A small UK company acquired last year by Biogen has reported positive results from a study of a gene therapy for the treatment of a condition that causes blindness.
Biogen acquired Nightstar Therapeutics last year for US$800 million. One of the company's leading assets is for the treatment of retinitis pigmentosa. It is a rare inherited retinal disease, primarily affecting males, characterised by mutations in the retinitis pigmentosa GTPase regulator (RPGR) gene leading to a lack of active protein transport in photoreceptors. There are no approved treatments
The abnormality leads to the loss of the photoreceptor cells, resulting in retinal dysfunction by adolescence and early adulthood, progressing to legal blindness generally when patients reach their 40s.
The company has published in the journal Nature the results of the first-in-human dose-escalation clinical trial for a gene therapy to treat the condition.
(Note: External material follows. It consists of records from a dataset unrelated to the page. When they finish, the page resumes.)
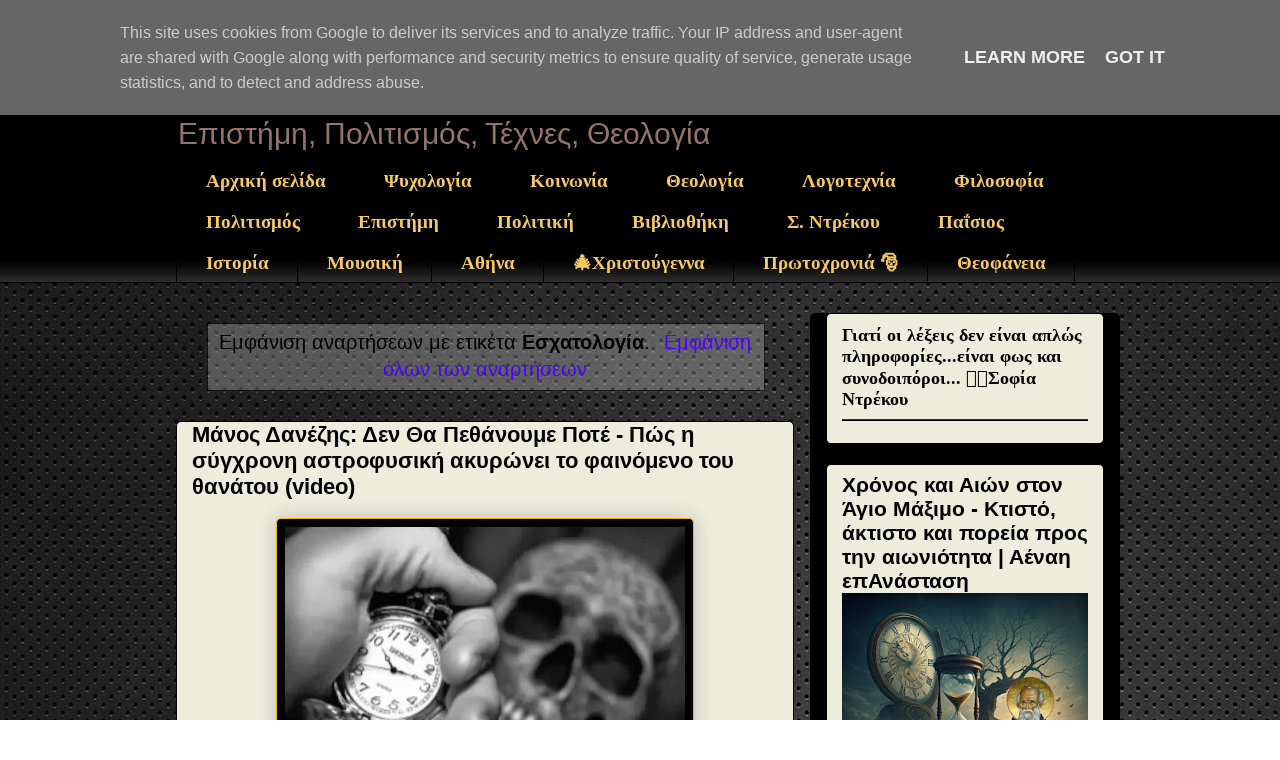

--- FILE ---
content_type: text/html; charset=utf-8
request_url: https://www.google.com/recaptcha/api2/aframe
body_size: 268
content:
<!DOCTYPE HTML><html><head><meta http-equiv="content-type" content="text/html; charset=UTF-8"></head><body><script nonce="DNMnMnXU5MKzS6q13lO71Q">/** Anti-fraud and anti-abuse applications only. See google.com/recaptcha */ try{var clients={'sodar':'https://pagead2.googlesyndication.com/pagead/sodar?'};window.addEventListener("message",function(a){try{if(a.source===window.parent){var b=JSON.parse(a.data);var c=clients[b['id']];if(c){var d=document.createElement('img');d.src=c+b['params']+'&rc='+(localStorage.getItem("rc::a")?sessionStorage.getItem("rc::b"):"");window.document.body.appendChild(d);sessionStorage.setItem("rc::e",parseInt(sessionStorage.getItem("rc::e")||0)+1);localStorage.setItem("rc::h",'1769119929788');}}}catch(b){}});window.parent.postMessage("_grecaptcha_ready", "*");}catch(b){}</script></body></html>

--- FILE ---
content_type: application/javascript
request_url: https://t.dtscout.com/pv/?_a=v&_h=sophia-ntrekou.gr&_ss=4lcws61qnv&_pv=1&_ls=0&_u1=1&_u3=1&_cc=us&_pl=d&_cbid=6ty6&_cb=_dtspv.c
body_size: -239
content:
try{_dtspv.c({"b":"chrome@131"},'6ty6');}catch(e){}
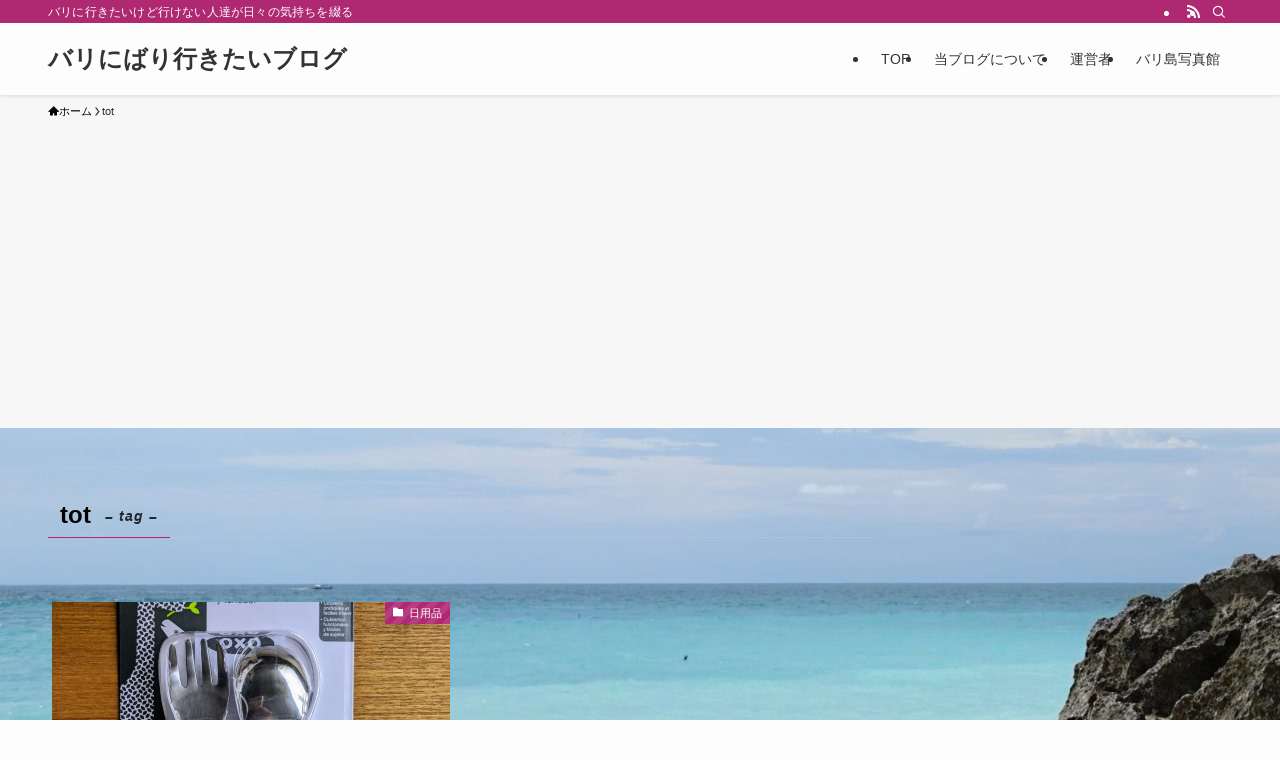

--- FILE ---
content_type: text/html; charset=utf-8
request_url: https://www.google.com/recaptcha/api2/aframe
body_size: 270
content:
<!DOCTYPE HTML><html><head><meta http-equiv="content-type" content="text/html; charset=UTF-8"></head><body><script nonce="YY3PE4vaVKk9CDPHQM_Ogg">/** Anti-fraud and anti-abuse applications only. See google.com/recaptcha */ try{var clients={'sodar':'https://pagead2.googlesyndication.com/pagead/sodar?'};window.addEventListener("message",function(a){try{if(a.source===window.parent){var b=JSON.parse(a.data);var c=clients[b['id']];if(c){var d=document.createElement('img');d.src=c+b['params']+'&rc='+(localStorage.getItem("rc::a")?sessionStorage.getItem("rc::b"):"");window.document.body.appendChild(d);sessionStorage.setItem("rc::e",parseInt(sessionStorage.getItem("rc::e")||0)+1);localStorage.setItem("rc::h",'1768981351518');}}}catch(b){}});window.parent.postMessage("_grecaptcha_ready", "*");}catch(b){}</script></body></html>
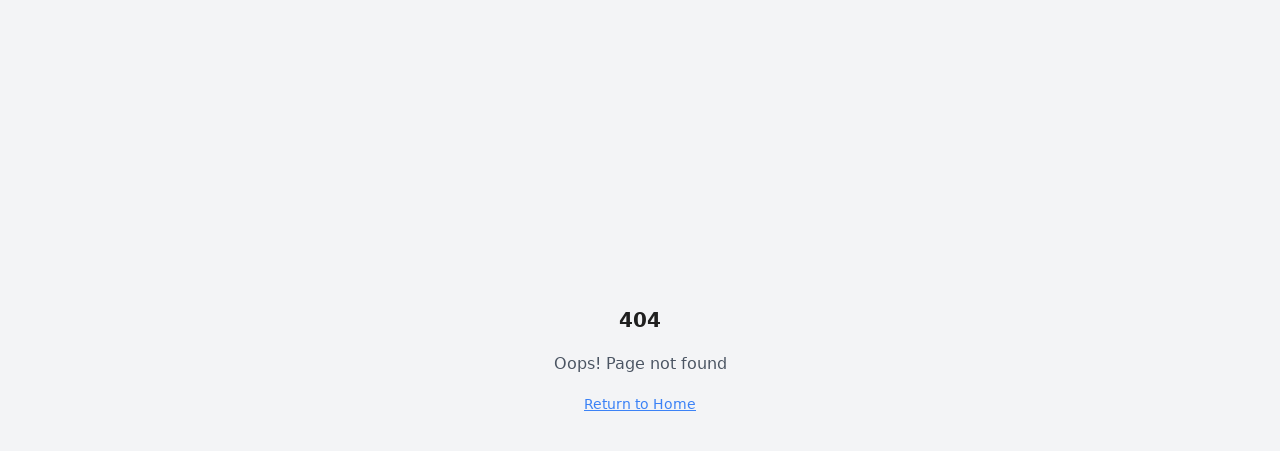

--- FILE ---
content_type: text/html; charset=utf-8
request_url: https://www.google.com/recaptcha/api2/aframe
body_size: 265
content:
<!DOCTYPE HTML><html><head><meta http-equiv="content-type" content="text/html; charset=UTF-8"></head><body><script nonce="nVFOO8H2id06H9_e450yUw">/** Anti-fraud and anti-abuse applications only. See google.com/recaptcha */ try{var clients={'sodar':'https://pagead2.googlesyndication.com/pagead/sodar?'};window.addEventListener("message",function(a){try{if(a.source===window.parent){var b=JSON.parse(a.data);var c=clients[b['id']];if(c){var d=document.createElement('img');d.src=c+b['params']+'&rc='+(localStorage.getItem("rc::a")?sessionStorage.getItem("rc::b"):"");window.document.body.appendChild(d);sessionStorage.setItem("rc::e",parseInt(sessionStorage.getItem("rc::e")||0)+1);localStorage.setItem("rc::h",'1769298082029');}}}catch(b){}});window.parent.postMessage("_grecaptcha_ready", "*");}catch(b){}</script></body></html>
In the study, all patients were back to baseline vision levels three months after the procedure, and seven of them had improved vision through six months of follow-up.
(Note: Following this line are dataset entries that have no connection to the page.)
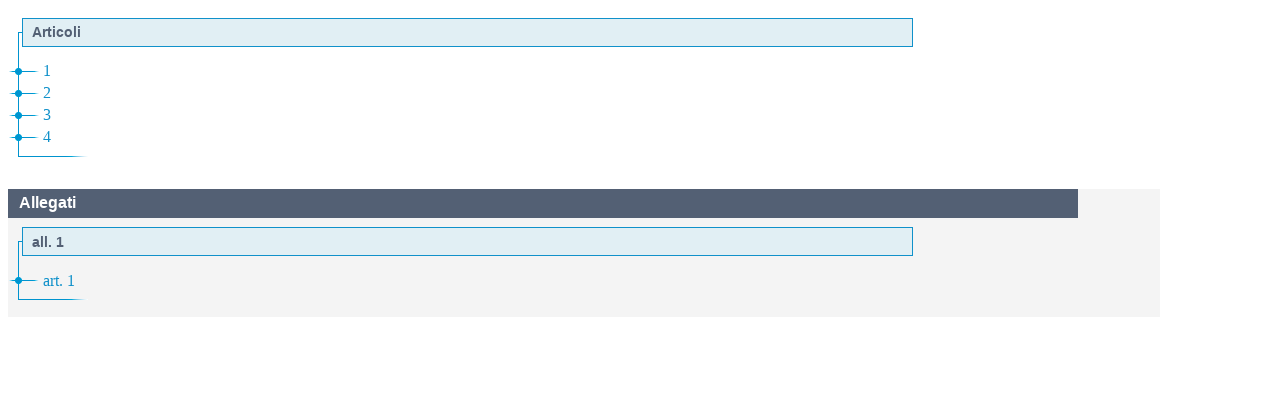

--- FILE ---
content_type: text/html;charset=UTF-8
request_url: https://www.gazzettaufficiale.it/atto/serie_generale/caricaAlberoArticoli/originario?atto.dataPubblicazioneGazzetta=2000-03-20&atto.codiceRedazionale=000A3098
body_size: 853
content:






 




<!DOCTYPE html><!-- 002_053-ACCESS-4.1.1 -LV_A -->
<!--002_053-ACCES- 3.1.1 -LV_A --> 
<html xmlns="http://www.w3.org/1999/xhtml" lang="it">
	<head>
		<meta http-equiv="Content-Type" content="text/html; charset=UTF-8" />
		<title></title>
		<link rel="stylesheet" type="text/css" href="/resources/css/iframe.css" />
	</head>
	
	<body>
				
			
	            <div id="albero">
	            	<ul><li class="apertura"/><li class="box_articoli"><span>Articoli</span></li><li><a href="/atto/serie_generale/caricaArticolo?art.versione=1&art.idGruppo=0&art.flagTipoArticolo=0&art.codiceRedazionale=000A3098&art.idArticolo=1&art.idSottoArticolo=1&art.idSottoArticolo1=10&art.dataPubblicazioneGazzetta=2000-03-20&art.progressivo=0#art" target="mainFrame" id="art1_0_1">1</a></li><li><a href="/atto/serie_generale/caricaArticolo?art.versione=1&art.idGruppo=0&art.flagTipoArticolo=0&art.codiceRedazionale=000A3098&art.idArticolo=2&art.idSottoArticolo=1&art.idSottoArticolo1=10&art.dataPubblicazioneGazzetta=2000-03-20&art.progressivo=0#art" target="mainFrame" id="art2_0_1">2</a></li><li><a href="/atto/serie_generale/caricaArticolo?art.versione=1&art.idGruppo=0&art.flagTipoArticolo=0&art.codiceRedazionale=000A3098&art.idArticolo=3&art.idSottoArticolo=1&art.idSottoArticolo1=10&art.dataPubblicazioneGazzetta=2000-03-20&art.progressivo=0#art" target="mainFrame" id="art3_0_1">3</a></li><li><a href="/atto/serie_generale/caricaArticolo?art.versione=1&art.idGruppo=0&art.flagTipoArticolo=0&art.codiceRedazionale=000A3098&art.idArticolo=4&art.idSottoArticolo=1&art.idSottoArticolo1=10&art.dataPubblicazioneGazzetta=2000-03-20&art.progressivo=0#art" target="mainFrame" id="art4_0_1">4</a></li><li class="chiusura"><img src="/resources/img/chiusura.gif"/></li></ul>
Biogen also secured another emerging gene therapy through its acquisition of Nightstar Therapeutics - NSR-REP1 for the treatment of choroideremia (CHM). CHM is a rare, degenerative, X-linked inherited retinal disorder, which leads to blindness, there are no approved treatments.
The genetic condition primarily affects males and is caused by loss of function in the CHM gene that encodes the Rab escort protein-1 (REP-1). The REP-1 protein plays a role in intracellular protein trafficking, and loss of function in the CHM gene leads to abnormal intracellular protein trafficking and impaired elimination of waste products from the retinal pigment epithelium and photoreceptors. Initially, patients with CHM experience poor night vision. Over time, the progressive visual loss ultimately leads to complete blindness.